A decisão segue manifestação da Procuradoria-Geral da República (PGR), que defendeu a necessidade de apuração do caso. Como o STF é responsável por investigar criminalmente membros do STJ, o processo ficou sob relatoria de Nunes Marques.
A acusação envolve um episódio ocorrido durante um período de férias em Balneário Camboriú, no litoral de Santa Catarina, onde Buzzi teria cometido importunação sexual contra uma jovem de 19 anos, filha de amigos da família.
Na segunda-feira, o ministro do STF já havia rejeitado um pedido da defesa de Buzzi para suspender a sindicância aberta contra ele. Já nesta terça-feira, o STJ deve analisar o caso na esfera administrativa.
A expectativa é de que seja instaurado um Processo Administrativo Disciplinar (PAD), com possibilidade de manutenção do afastamento do magistrado. Para que isso ocorra, são necessários pelo menos 22 votos favoráveis entre os 33 integrantes do colegiado, em votação secreta.
A defesa de Buzzi nega as acusações e afirma que há inconsistências na origem das alegações. Segundo os advogados, parte das narrativas teria sido impulsionada por uma advogada que, de acordo com a versão apresentada, possui interesses diretos em processos e decisões no âmbito do Superior Tribunal de Justiça (STJ), o que exigiria maior cautela na divulgação das informações.
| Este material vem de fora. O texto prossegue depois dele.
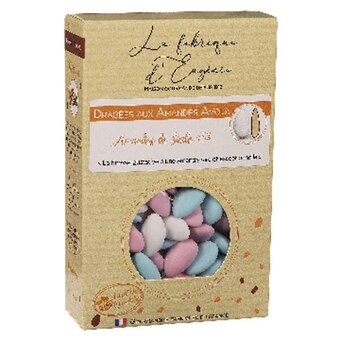 Dragées aux amandes de sicile 45% avola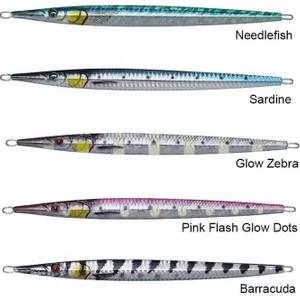 Savage Gear 3D Needle Jig 40G 15CM Suni Yem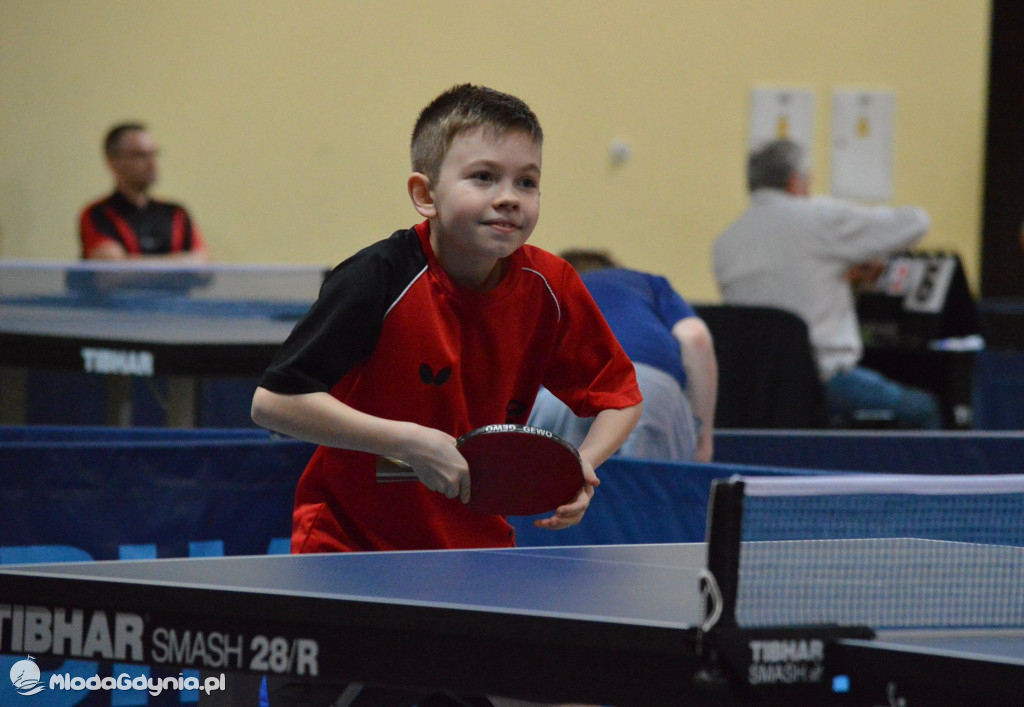3 Grand Prix Polski Młodzików w Tenisie Stołowym 2020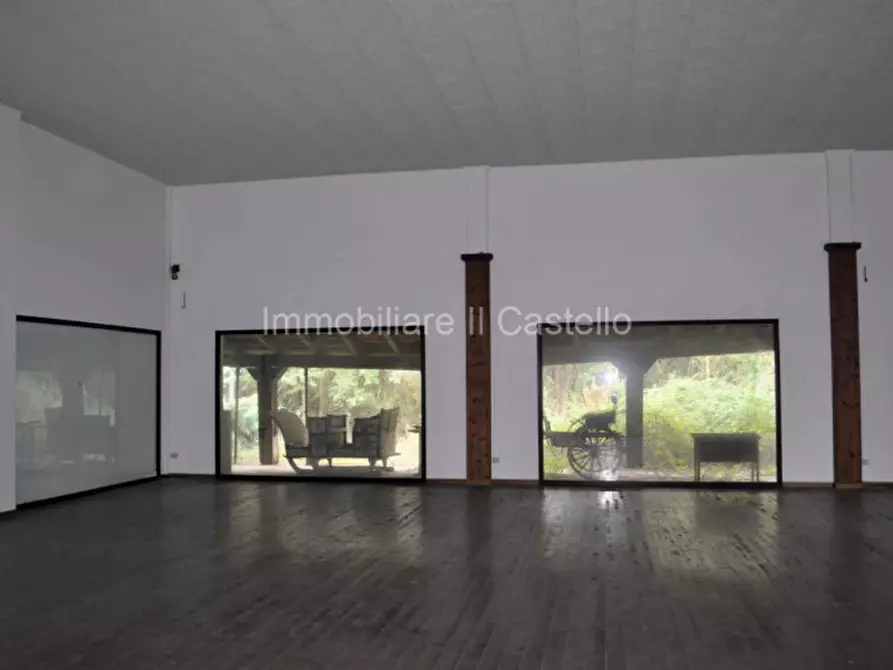 Immagine 6 di Attività commerciale in vendita  a Castiglione Del Lago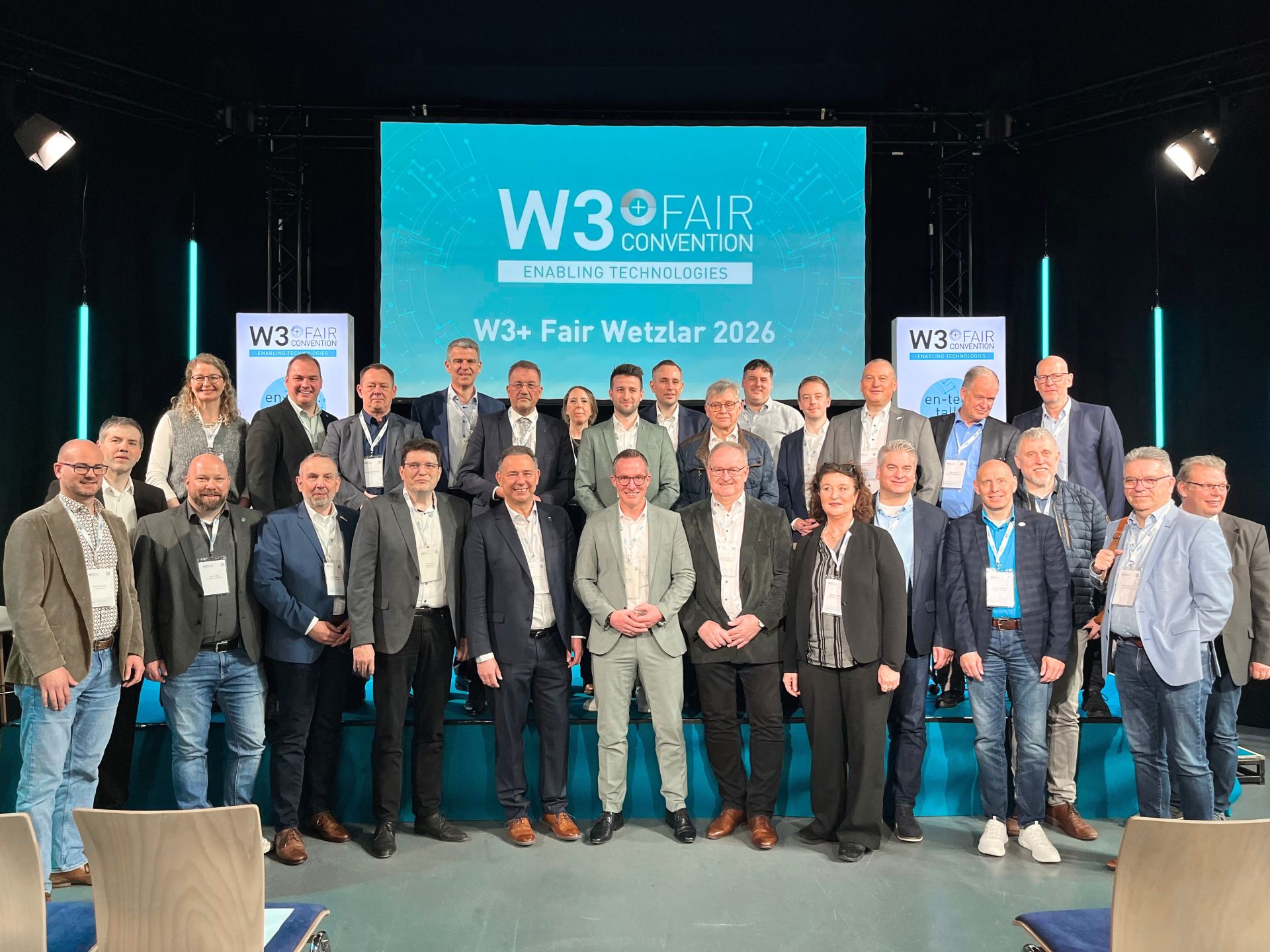 W3+FAIR - 1 W3+FAIR - 1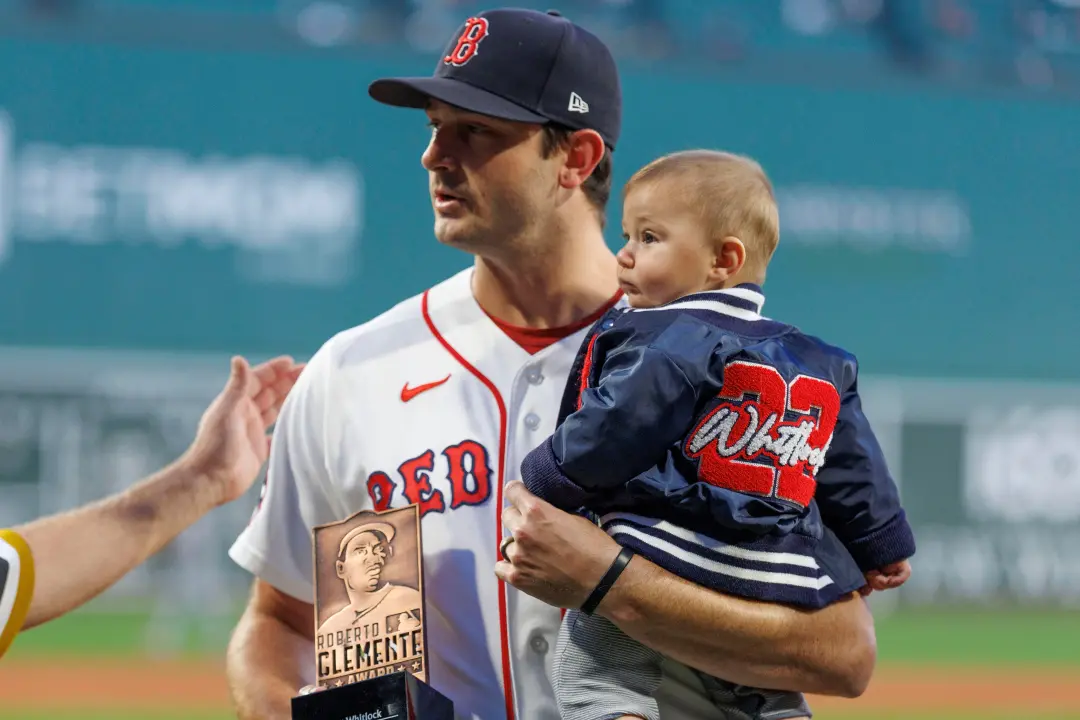 Garrett Whitlock com tíbia direita fraturada, diagnóstico feito só depois da eliminação dos Red Sox. Ele jogou em setem…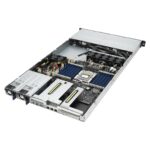 ASUS RS500A-E12-RS4U Socket SP5 Rack (1U) Black  Silver - imagine 3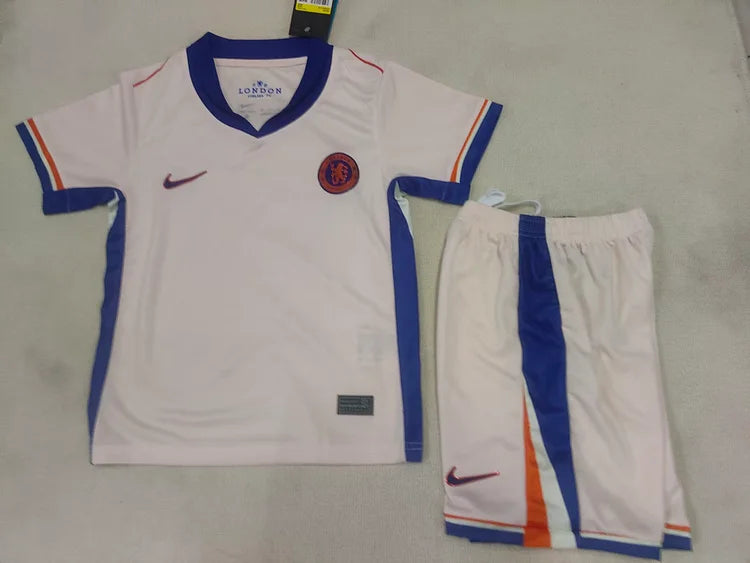 2024/25 Chelsea Away - Kids Kit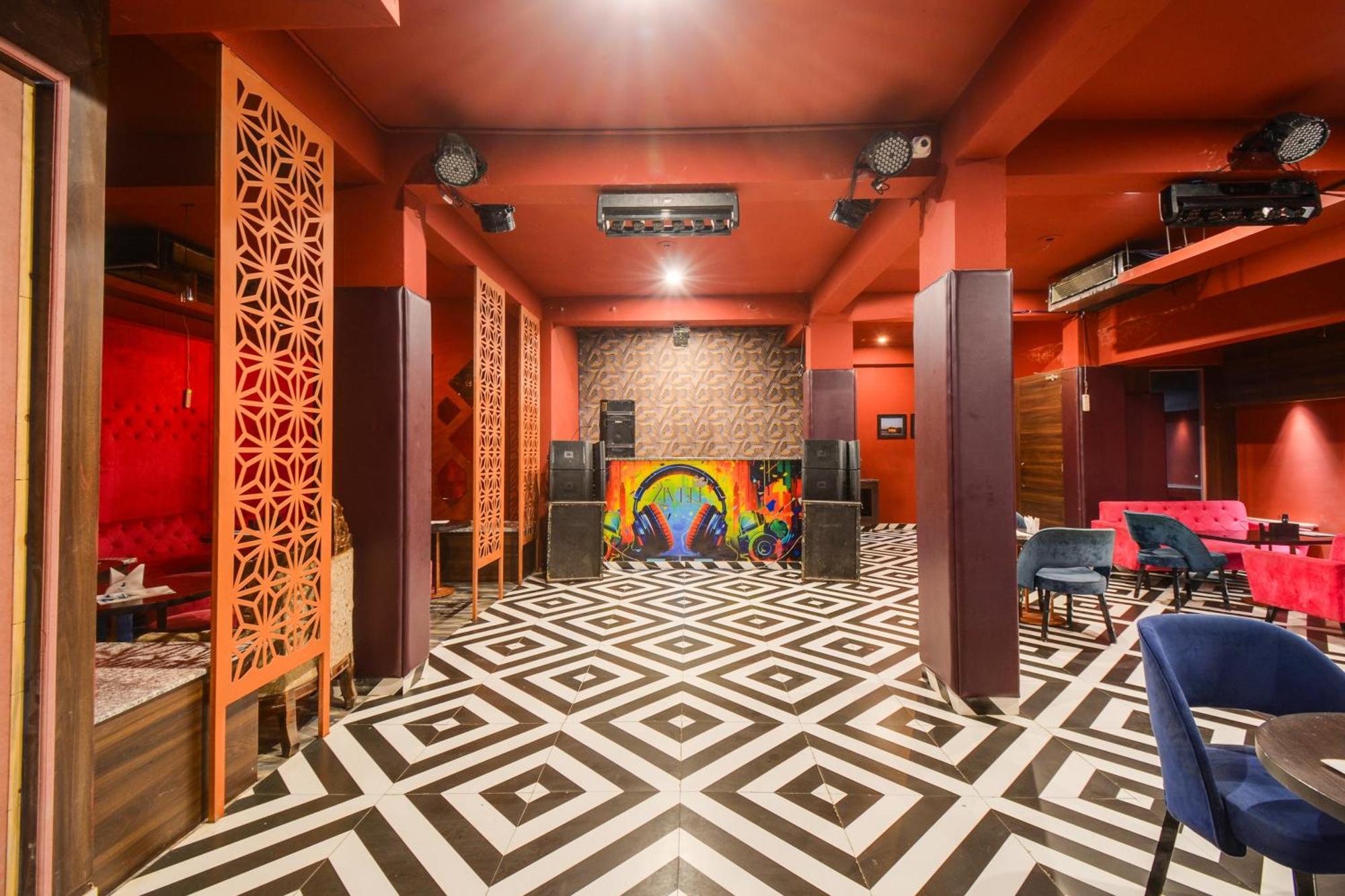 Hotel O Maanvadgarh Udaipur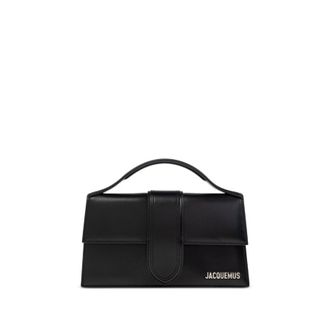 Jacquemus Le Grand Bambino Leather Handbag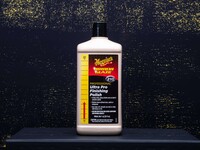 Полірувальна паста ультра про фінішна Meguiar's M21032 Ultra Pro Finishing Polish, 946 мл - Фото 4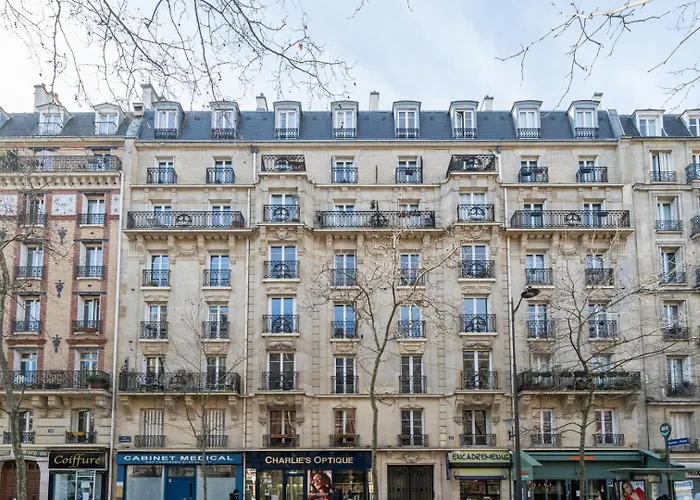 Dolmaci - 1 Chambre A Charonne Paris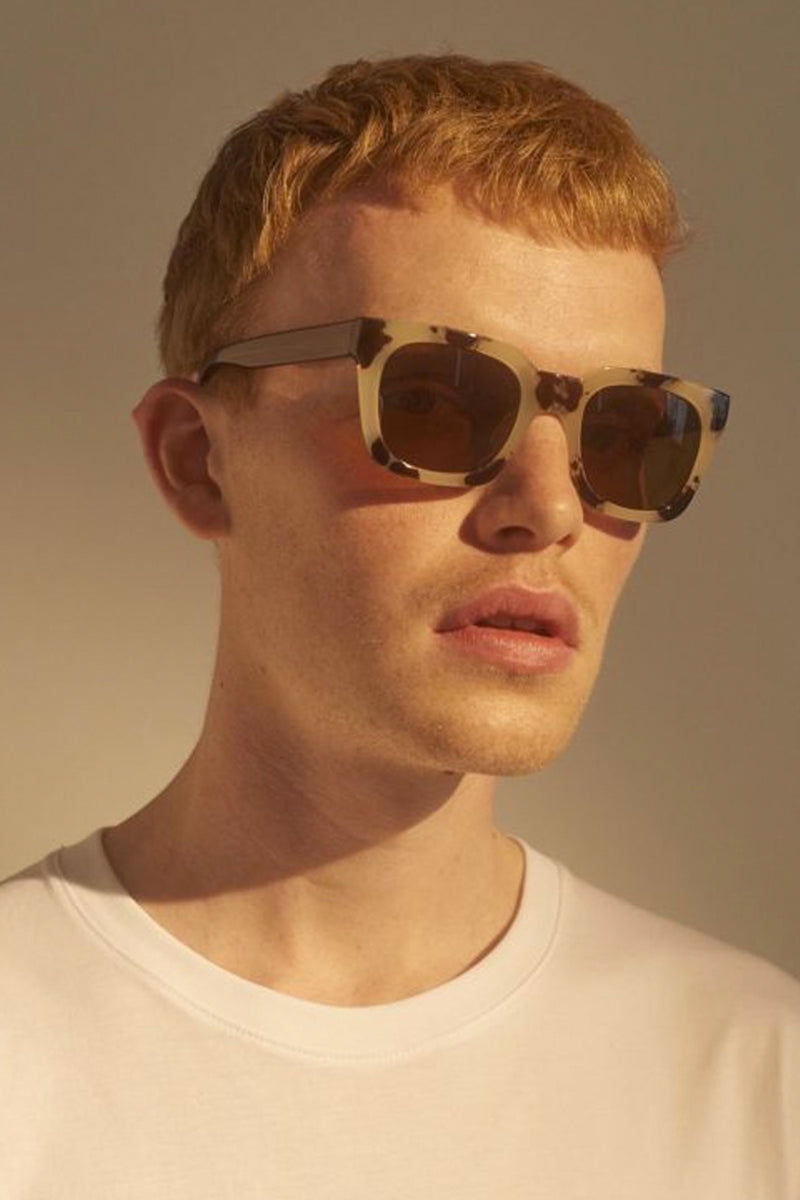 A Kjaerbede Nancy Hornet Sunglasses - The Mercantile London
Em outro trecho, a defesa critica a repercussão do caso e diz que não é possível transformar a situação em um “linchamento moral” baseado em suposições. Os representantes de Buzzi ressaltam ainda a trajetória do magistrado, afirmando que ele tem mais de quatro décadas de atuação no Judiciário e que nunca teria tido qualquer conduta que desabone sua carreira.